### Task description
Print each of the records below exactly as it appears, line for line.

### Data supplied
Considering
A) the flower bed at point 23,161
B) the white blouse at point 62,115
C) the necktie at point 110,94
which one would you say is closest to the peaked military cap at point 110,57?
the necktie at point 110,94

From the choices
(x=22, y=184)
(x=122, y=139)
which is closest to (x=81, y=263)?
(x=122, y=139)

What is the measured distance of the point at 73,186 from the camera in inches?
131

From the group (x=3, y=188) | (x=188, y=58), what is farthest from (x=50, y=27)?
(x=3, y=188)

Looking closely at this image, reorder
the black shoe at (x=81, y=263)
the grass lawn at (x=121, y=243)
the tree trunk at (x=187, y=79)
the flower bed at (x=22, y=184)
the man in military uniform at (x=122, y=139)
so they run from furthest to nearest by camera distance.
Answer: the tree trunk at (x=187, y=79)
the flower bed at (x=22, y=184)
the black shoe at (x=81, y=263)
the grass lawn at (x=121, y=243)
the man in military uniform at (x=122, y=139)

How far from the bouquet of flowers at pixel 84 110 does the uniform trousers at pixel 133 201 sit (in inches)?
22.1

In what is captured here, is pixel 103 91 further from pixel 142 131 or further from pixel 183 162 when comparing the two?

### Answer to the exercise
Considering
A) the flower bed at point 23,161
B) the white blouse at point 62,115
C) the necktie at point 110,94
which one would you say is closest to the peaked military cap at point 110,57?
the necktie at point 110,94

From the choices
(x=22, y=184)
(x=122, y=139)
which is closest to (x=81, y=263)?
(x=122, y=139)

What is the measured distance of the point at 73,186 from the camera in inches?
131

From the group (x=3, y=188) | (x=188, y=58), what is farthest from (x=50, y=27)?
(x=3, y=188)

Looking closely at this image, reorder
the black shoe at (x=81, y=263)
the grass lawn at (x=121, y=243)
the tree trunk at (x=187, y=79)
the flower bed at (x=22, y=184)
the man in military uniform at (x=122, y=139)
so they run from furthest to nearest by camera distance.
Answer: the tree trunk at (x=187, y=79)
the flower bed at (x=22, y=184)
the black shoe at (x=81, y=263)
the grass lawn at (x=121, y=243)
the man in military uniform at (x=122, y=139)

How far from the bouquet of flowers at pixel 84 110 does the uniform trousers at pixel 133 201 sit (in inches)?
22.1

In what is captured here, is pixel 103 91 further from pixel 142 131 or further from pixel 183 162 when comparing the two?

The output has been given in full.